- STATED GOAL 1 -
Using the piece on Iowans' tax refunds, explain why financial experts recommend keeping an emergency fund apart from a regular checking account.
- STATED GOAL 2 -
According to the piece on Iowans' tax refunds, what percentage of respondents said they plan to save their refunds in 2013?
- STATED GOAL 3 -
Continue the piece on Iowans' tax refunds, picking up right after its last line.

- SELECTION -
38.8% of Iowans Surveyed Plan to Pay Down Their Debt with Their Tax Refunds

CONSIDER THIS: Tax refund time is just around the corner, and many Iowans are eager to pay down their debt. Last year, the IRS issued more than 104 million refunds totaling $282 billion. For many Americans, their tax refund represents one of the most substantial debt payments they will make all year.

According to a survey of 890 Iowa credit union members conducted by the Iowa Credit Union League (ICUL), 38.8% of respondents plan to use their refund to pay down existing debt in 2013. Similarly, 36.8% of respondents said they plan to save their tax refunds in 2013. Only 4.1% of Iowans are using their tax returns for large purchases, while a small number have designated the funds to start a new business (0.7%).

Many financial experts suggest using a tax refund to establish an “emergency fund” for those who do not already have one. Keeping these funds separate from a regular checking account will discourage spending, and a savings component allows individuals to access funds that can help them avoid going into debt.

The IRS has made it easier to save your tax refund for a “rainy day” by allowing recipients to have the refund split up and deposited in up to three different accounts. This gives consumers the option to earmark portions of their refund for spending and/or saving.

ICUL suggests using a tax refund for one or more of the following:

  • Start a “rainy day” fund. Save for unexpected financial woes that occur including car repairs, home maintenance and health expenses. Putting money aside helps you manage the unimaginable.

- GIVEN INFORMATION -
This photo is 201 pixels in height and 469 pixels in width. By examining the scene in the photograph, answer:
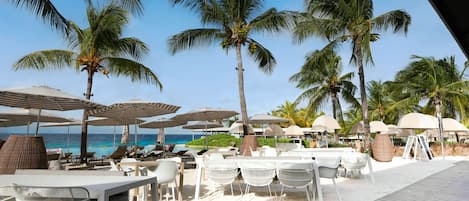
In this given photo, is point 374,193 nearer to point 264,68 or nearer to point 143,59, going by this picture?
point 264,68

- REPLY 1 -
Keeping the money separate from a regular checking account discourages spending it. Its savings component also lets people reach funds that can help them avoid going into debt.

- REPLY 2 -
36.8% of respondents plan to save their tax refunds.

- REPLY 3 -
  • Invest it long term. The further away you are from retirement, the more your refund can benefit you. Talk to a credit union about long term investment options, and watch your money grow.
  • Invest it short term. While returns on short term investments, such as certificates of deposit, are at record lows, they are still safe and earn interest. If you are looking to make a major purchase within the year, investing short term can grow your refund into a down payment.
  • Start a college savings plan. If your children have college aspirations, consider using your refund to start an education savings plan. The cost of attending college is forecasted to rise significantly over the next decade, so saving for higher education now is a smart investment.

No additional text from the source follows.